Tatarstan,a state under the Russian federation,where East meets West is fast-emerging as a popular destination for Asian and European tourists for its exotic locales,warm hospitality and rich cultural heritage.
It serves as a melting pot for Eastern and Western cultures and that is what makes it an attractive destination for people across the globe.
Tatarstan is a federal subject of Russia lying between the Volga and the Kama rivers,and extends east to the Ural Mountains.
The state,which gets thousands of tourists from Greece,Cyprus and Turkey,is now looking to attract Indians.
India has emerged as the world’s fastest-growing outbound market and in absolute numbers it is second only to China. The number of Indians travelling overseas is set to rise from around 15 million to 50 million by 2020,according to estimates.
“We are looking forward to having Indians coming over and experience our culture and heritage,” Aydar Khasanov,Tatarstan’s Ministry of Youth,Sports and Tourism official,told a group of visiting Indian journalists.
Khasanov said Indian visitors could visit major tourist attractions in Kazan,Bolgar,Elabuga and Sviyazhsk.
Kazan,a city with more than 1.1 million people,is one of the most populous cities in the Russian Federation.
It is a vibrant city with an eclectic mix of Eastern and Western cultures and has almost an equal number of Christians and Tatar Muslims,making it one of the most secular and multi-cultural cities in the world.
Visiting Kazan is an enthralling experience with places like the Kazan Kremlin,a world heritage site. The city’s Islamic heritage is spell-binding and Kazan is often referred to as the ‘Mecca of the North’.
A special monument in the city is the Kul Sharif mosque with a majestic church near it,which makes the spiritual experience complete.
The turquoise-blue domed Kul Sharif mosque,built between 1996 and 2005,is a remarkable piece of architecture and is named after Seid Kul Sharif,the imam of the namesake mosque,situated on the territory of the Kremlin at the time of the Khanate of Kazan.
The leaning tower of Syuyumbike named in honour of the last tsarina of Kazan is also a rare sight to behold.
The old Tatar district,the Baumana Street often dubbed as the ‘Kazan broadway’ and the city malls make Kazan a tourist’s paradise.
Kazan is also the sports capital of Russia and just hosted the 2013 Summer Universiade in which 162 countries participated. It is slated to host the World Swimming Championships in 2015 and in 2018 it will play host to the FIFA World Cup.
It is also home to the world-famous Rubin Kazan Football Club.
The second city of interest in the state is Bolgar,where lie the ruins of the capital of one of the largest medieval states of Eastern Europe,located 180 kilometres from Kazan.
Bolgarians officially accepted Islam and cast their lot with culture of Islamic world.
The contrast to this Islamic heritage is the Sviyazhsk,which has has a considerable Christian presence. It was an island but now a road has been constructed connecting it to land.
The water route though still remains in use and makes for a picturesque ride to the area which has had a dark past of “decimations” and executions during the first part of the 20th century.
Elabuga is another destination that is a visual and intellectual treat. Dubbed as the ‘city of museums’,including the well-preserved house of first Russian female soldier Nadezhda Durova and a number of well-crafted sculptures,it leaves a lasting impression on the mind of the visitor.

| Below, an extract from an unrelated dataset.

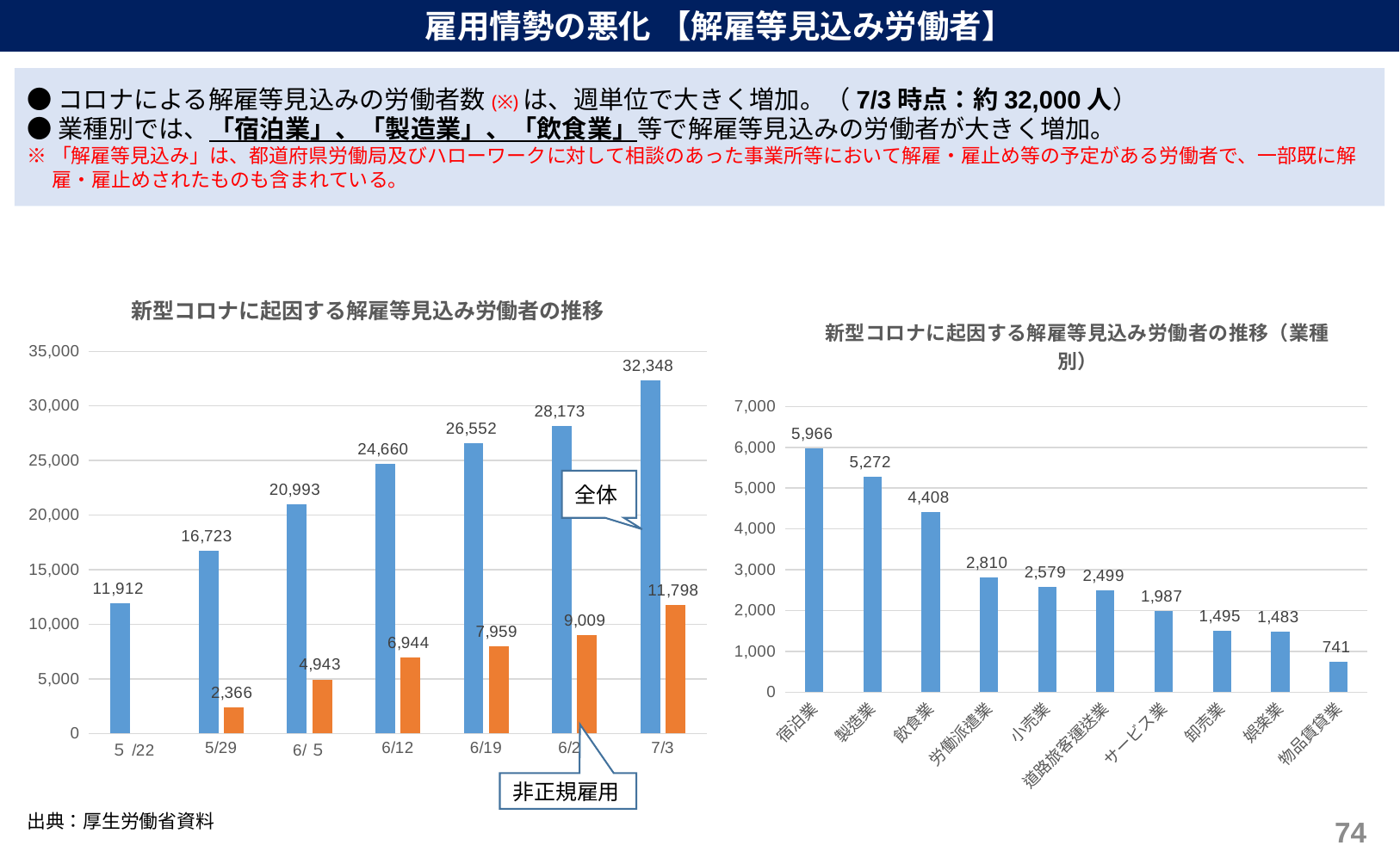
In the right chart (業種別), which industry has the highest value? 宿泊業 In the left chart (新型コロナに起因する解雇等見込み労働者の推移), how many dates are shown on the x axis? 7 What type of chart is the right chart (業種別)? bar chart In the right chart (業種別), what is the value for 飲食業? 4,408 In the right chart (業種別), which industry has the lowest value? 物品賃貸業 In the left chart (新型コロナに起因する解雇等見込み労働者の推移), what is the 非正規雇用 value for 6/12? 6,944 In the right chart (業種別), what is the difference between 宿泊業 and 製造業? 694 In the left chart (新型コロナに起因する解雇等見込み労働者の推移), what are the two series labelled in the callouts? 全体 and 非正規雇用 In the left chart (新型コロナに起因する解雇等見込み労働者の推移), do the 全体 values rise or fall from 5/22 to 7/3? rise In the right chart (業種別), how many industries are shown? 10 In the left chart (新型コロナに起因する解雇等見込み労働者の推移), what is the 全体 value for 7/3? 32,348 In the left chart (新型コロナに起因する解雇等見込み労働者の推移), what is the difference between the 全体 value and the 非正規雇用 value on 7/3? 20,550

Russian hospitality might not be fabled but certainly it is a cut above the rest as unlike their media image of being stiff they are a set of warm and friendly people,an official said.
Tatarstan’s cuisine involves a three-course meal in which first salad is served,then soup and finally the main course which involves meat with bread. And of course if you happen to be a ‘vegetarian’ you will be given fish.
So for all those who not just want to holiday,but have a culturally enriching experience,Tatarstan might just be the destination to visit.